IRS Springs a Surprise Interpretation of the 10-Year Rule Under the SECURE Act

Posted on Thu, Apr 29, 2021 ©2021 Drucker & Scaccetti

Retention

By: Elizabeth Witko, Macc, MSF and Robert N. Polans, MT, PFS

 

Important Update:

Shortly after this blog was published on April 29, 2021, we received “unofficial word” from several sources including the AICPA and NAIFA that the IRS intends to correct their confusing guidance in Publication 590-B on Stretch IRA’s and the SECURE Act.  We have been informed that the recent IRS Publication update did not reflect the views of IRS officials drafting new regulations or some Congressional Committee staff members who assisted in the writing of the SECURE Act.  As more information becomes available regarding this development, we will provide an update.

Information shown →
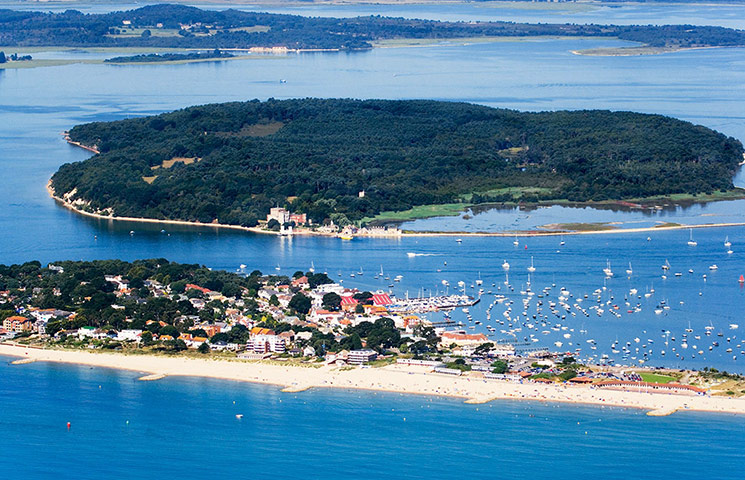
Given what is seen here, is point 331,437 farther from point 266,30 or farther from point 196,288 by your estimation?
point 266,30

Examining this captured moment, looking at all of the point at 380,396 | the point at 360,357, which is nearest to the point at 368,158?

What the task requires → Continue the post on the IRS's reading of the SECURE Act 10-year rule from the point where it stops.

Reply to the task →
Are you someone that inherited an IRA post January 1, 2020, and are a beneficiary other than an Eligible Designated Beneficiary? If so, you have probably heard that you had 10 years to withdraw funds from that inherited IRA under the new “10-Year Rule,” which originated in the SECURE Act of December 2019. You may have expected that IRA investment could continue to be completely deferred from taxation until you either needed some or all of the funds; or until the 10th year following the death of the original account holder, when you would have to withdraw any remaining IRA balances. Well, if that was your expectation, you had plenty of company including most tax advisors and students of the SECURE Act with one exception: The IRS.

 

Before we go any further, we need to explain that an Eligible Designated Beneficiary (EDB) is a specific carefully defined group that includes a spouse, disabled or chronically ill individual, minor child of the decedent, or individual not more than 10 years younger than the decedent. An EDB is not subject to this new 10-year limited stretch and was a category of beneficiary created by the SECURE Act. For those beneficiaries who do not fall into the EDB definition, the IRS now believes you must take an annual Required Minimum Distribution (RMD) in each of those ten years and that any remaining balance will need to be withdrawn by the end of the tenth year following the year of death.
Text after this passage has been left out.